╭─ FRAGMENTO DEL TEXTO

Pero hay otro motivo de incomodidad ante estos casos: ser menor de edad ofrece una vía de escape, algún tipo de impunidad. La ley establece la mayoría de edad penal a los 18 años. El castigo de privación de libertad para los menores delincuentes no quiere ser sólo castigo, sino fundamentalmente educación, para que el adolescente pueda seguir desarrollándose una vez cumplido un periodo de internamiento no demasiado largo. Los menores de 14 años ni siquiera tienen responsabilidad penal, porque, según la ley, sus infracciones son irrelevantes, y las pueden remediar la familia y los colegios, "sin necesidad de la intervención del aparato judicial del Estado".

No creo que los niños estén menos dotados para el mal que los mayores, pero sí tienen menos experiencia, menos capacidad de acción, menos conocimientos, menos posibilidades, y, sobre todo, son más propensos a mejorar, a corregirse, a aprender algo nuevo, nuevos comportamientos. Los niños de ahora tienen fama de maleducados, pero son niños con teléfono propio desde la infancia, abiertos al mundo a través del ordenador. Algunos adultos ven peligrosa esta ventaja inmensa: consideran la pantalla un grifo de juegos electrónicos y películas sangrientamente crueles que, sin embargo, provocan la carcajada. No creo que estos entretenimientos o evasiones influyan sobre el mundo y los niños del mundo: es el mundo, tal como es, el que influye en los niños y en la industria de la diversión y el espectáculo.

╰─
╭─ DATOS DISPONIBLES

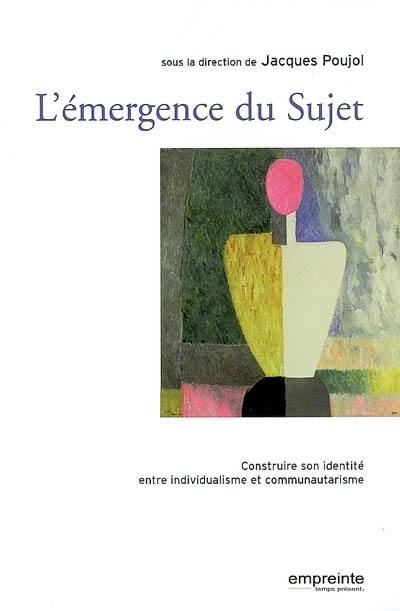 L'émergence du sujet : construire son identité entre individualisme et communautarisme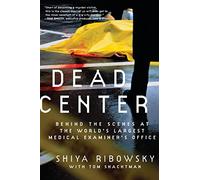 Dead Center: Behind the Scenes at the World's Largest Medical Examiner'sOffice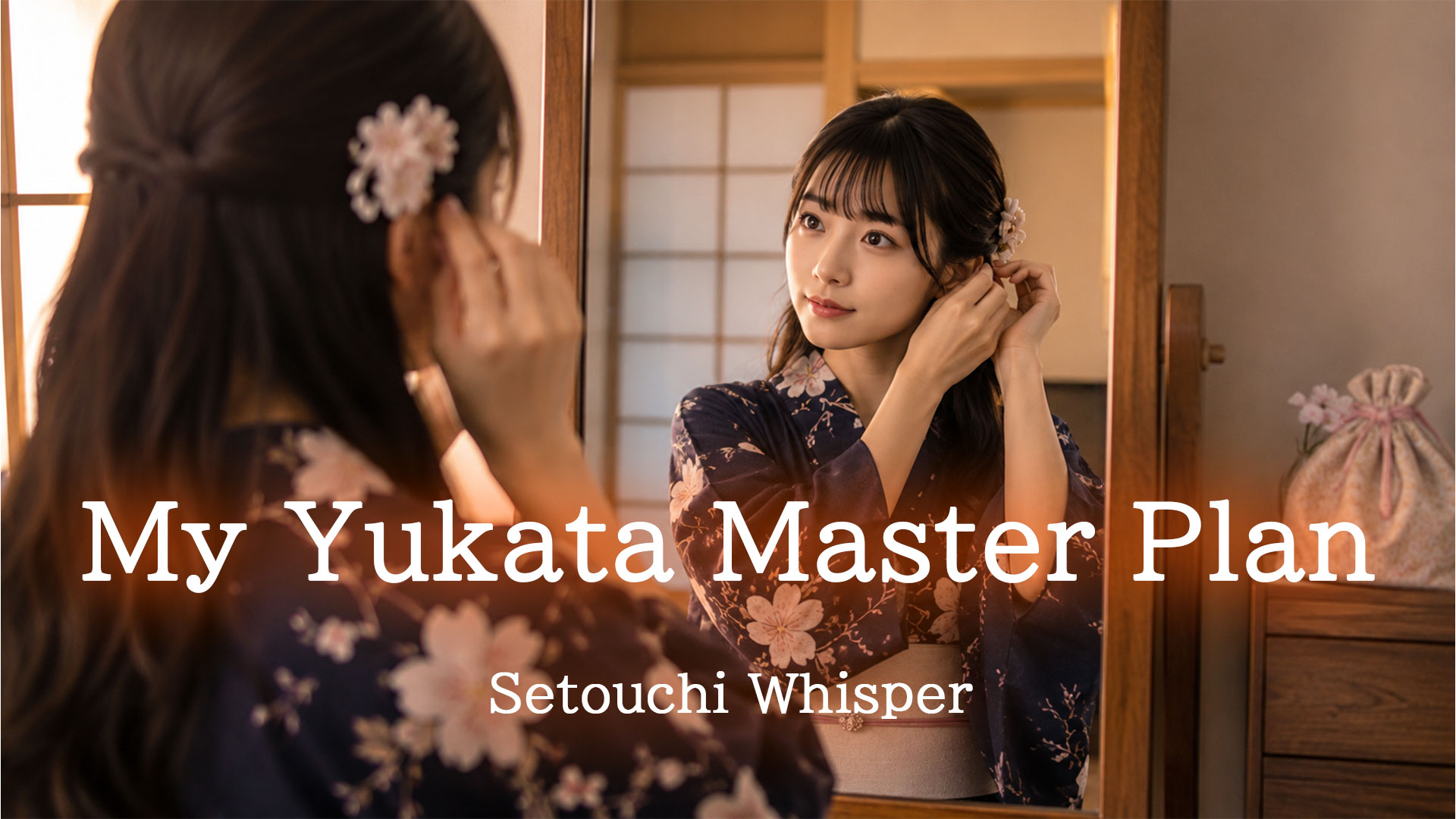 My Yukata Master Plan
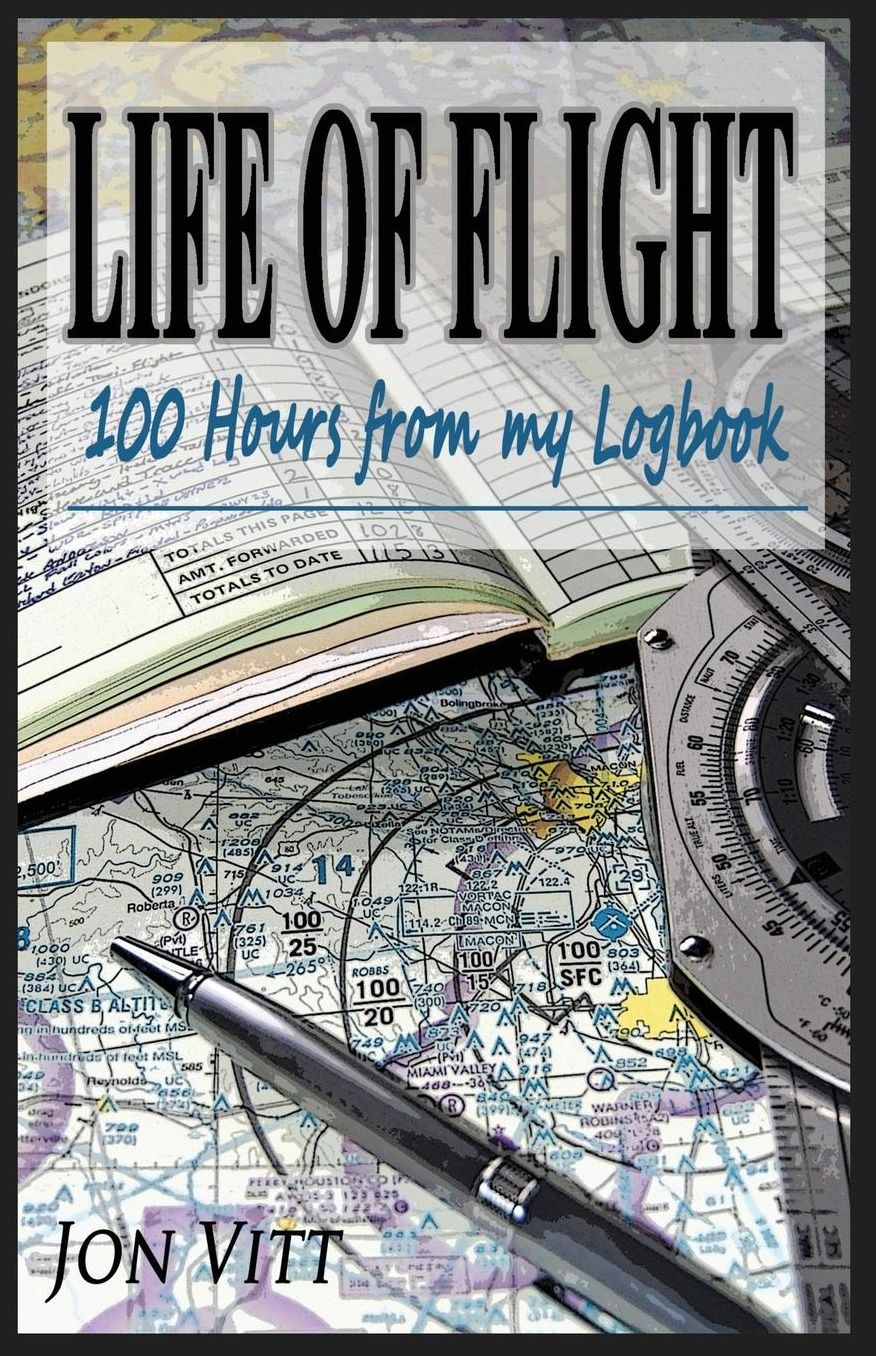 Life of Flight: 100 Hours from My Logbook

╰─

◆ **LO QUE HAY QUE HACER**:
Responde estas preguntas sobre el fragmento acerca de los menores y la ley penal:
1. ¿A qué edad fija la ley la mayoría de edad penal?
2. Según la ley, ¿quiénes pueden remediar las infracciones de los menores de 14 años?
3. ¿Desde cuándo tienen teléfono propio los niños de ahora?

◆ **TU RESPUESTA**:
1. A los 18 años.
2. La familia y los colegios.
3. Desde la infancia.